AIM OF THE EXERCISE:
Rewrite the rows below as a JSON list of strings, one string per line, with blank lines skipped and the pictures left out.

⁂

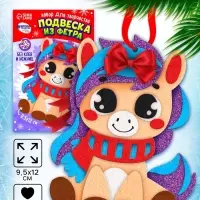 Набор для творчества подвеска из фетра «Милая лошадка» Набор для творчества подвеска из фетра «Милая лошадка»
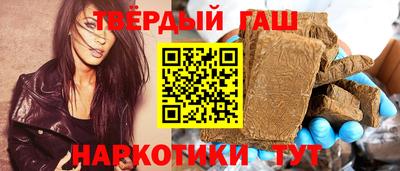меф Рыбинск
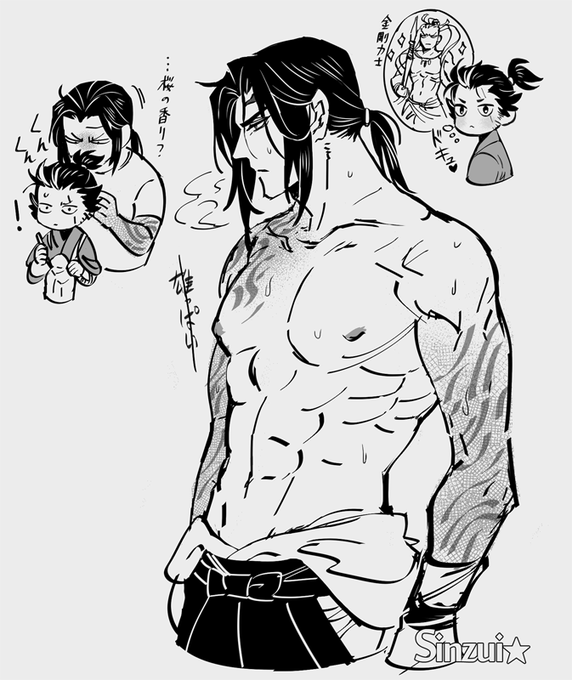 髪ちょっと長い?ちゃん(25～27ぐらい?

#SekiroFanArt 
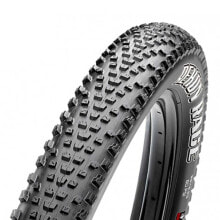 Bicycle tires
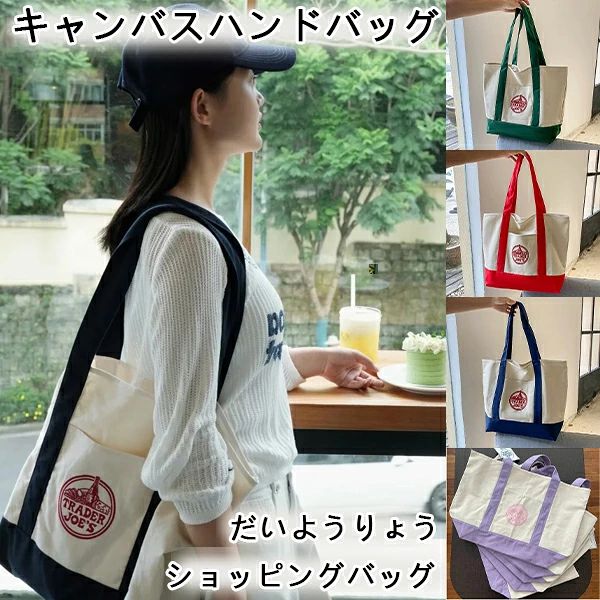 素材：コットン65％、ポリエステル35％ B-横幅:約33cm　縦:約28cm　底マチ:約15cm　持ち手:約60cm A-横幅:約51cm　縦:約35cm　底マチ:約15cm　持ち手:約60cm 買い物時だけでなく、普段使いもできるオールマイティなデザイン。 頑丈なキャンバス地、それでいてこのお値段！天才かな。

⁂

TASK RESULT:
[
  " Набор для творчества подвеска из фетра «Милая лошадка» Набор для творчества подвеска из фетра «Милая лошадка»",
  "меф Рыбинск",
  " 髪ちょっと長い?ちゃん(25～27ぐらい?",
  "#SekiroFanArt ",
  " Bicycle tires",
  " 素材：コットン65％、ポリエステル35％ B-横幅:約33cm　縦:約28cm　底マチ:約15cm　持ち手:約60cm A-横幅:約51cm　縦:約35cm　底マチ:約15cm　持ち手:約60cm 買い物時だけでなく、普段使いもできるオールマイティなデザイン。 頑丈なキャンバス地、それでいてこのお値段！天才かな。"
]